I have been suffering with RSD for 10 years. My RSD affects my left foot and left thigh, and through out the years, I have found relief via different therapies, the fact is that my pain has never truly gone away.
I was married for close to five years, and in the beginning my ex wife knew what I was going through. When I first met her, I was experiencing a reprive from the level 8-10 pain that I had so frequently when I first was diagnosed. I would say my pain was in the 3-4 level, with flare ups into the upper levels every now and then.
A little over a year ago, I re-injured my left foot, and the RSD pain returned to the 8--10 level. I started missing work, seeking help from doctors, and became depressed. My ex did not support me in anyway. She thought I was using the pain as an excuse to get out of doing things. I was basically suffering alone. She treated me horibly, insulting me, calling me lazy and worthless.
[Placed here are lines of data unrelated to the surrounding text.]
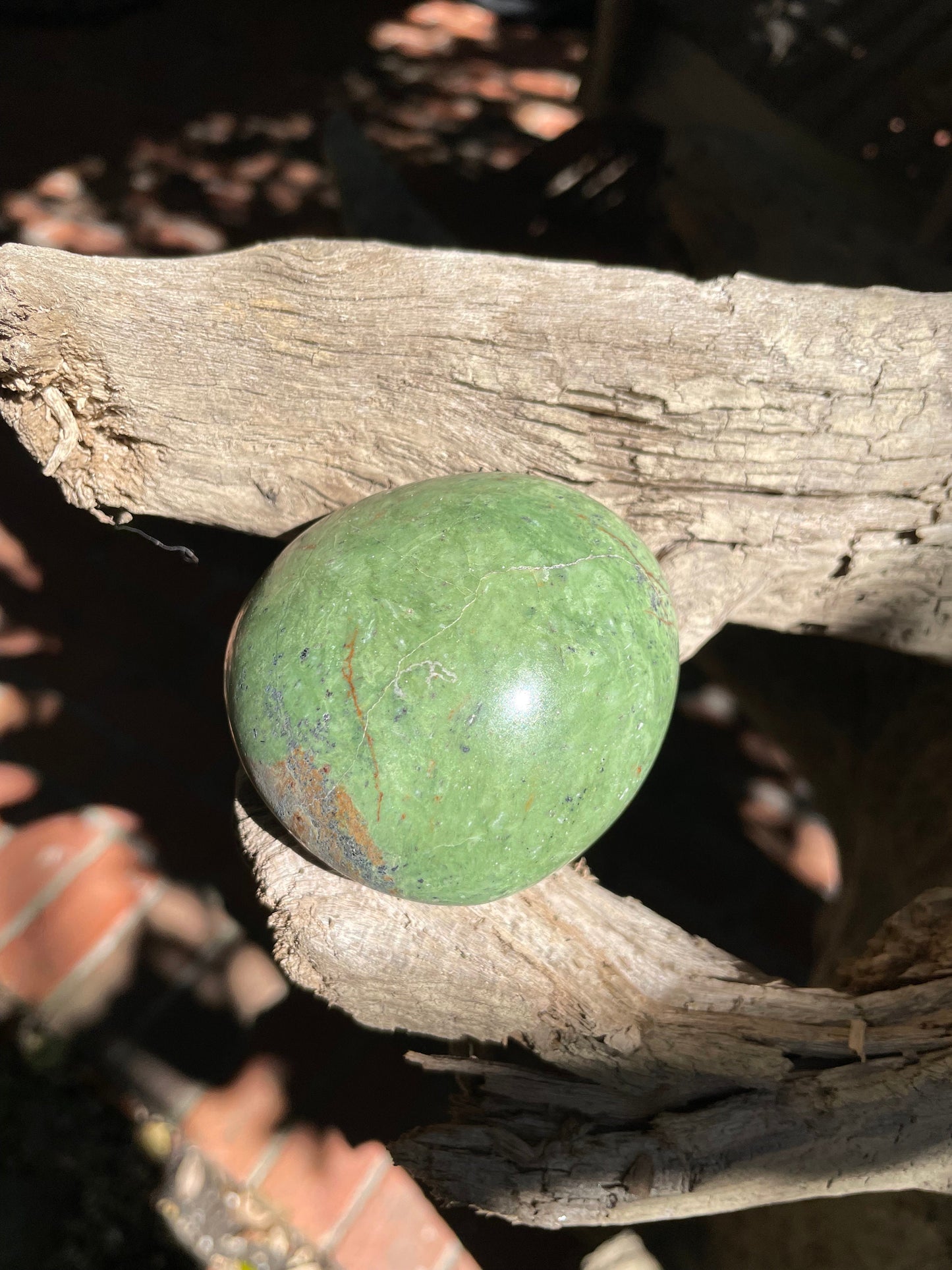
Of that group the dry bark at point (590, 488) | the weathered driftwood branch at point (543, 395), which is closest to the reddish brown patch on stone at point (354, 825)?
the dry bark at point (590, 488)

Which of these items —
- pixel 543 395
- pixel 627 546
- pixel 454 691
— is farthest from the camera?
pixel 543 395

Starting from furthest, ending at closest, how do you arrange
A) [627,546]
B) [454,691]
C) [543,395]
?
1. [543,395]
2. [627,546]
3. [454,691]

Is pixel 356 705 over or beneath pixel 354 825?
over

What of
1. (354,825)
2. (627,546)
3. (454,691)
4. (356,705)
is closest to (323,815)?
(354,825)

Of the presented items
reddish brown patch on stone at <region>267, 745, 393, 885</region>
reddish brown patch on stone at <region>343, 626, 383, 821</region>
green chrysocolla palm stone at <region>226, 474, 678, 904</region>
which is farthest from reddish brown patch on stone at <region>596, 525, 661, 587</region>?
reddish brown patch on stone at <region>267, 745, 393, 885</region>

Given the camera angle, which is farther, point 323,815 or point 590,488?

We seperated over the holidays last year and our divorce became final in the new year. I still suffer the pain of the RSD. I dont know how someone can be so cruel and heartless. I had supported her through everything. Maybe it was because she couldnt see the pain I was going through. Whenever the pain became too much I would go to bed and cry and struggle with it until the flare up subsided or until my bt medicine kicked in. I would never cry in front of her. I was afraid to.
To those who suffer RSD and have the support of a spouse/significant other, count your blessings. You have a good person there. It is so much more difficult to live with this thing alone than it is with the support of a strong, loving person.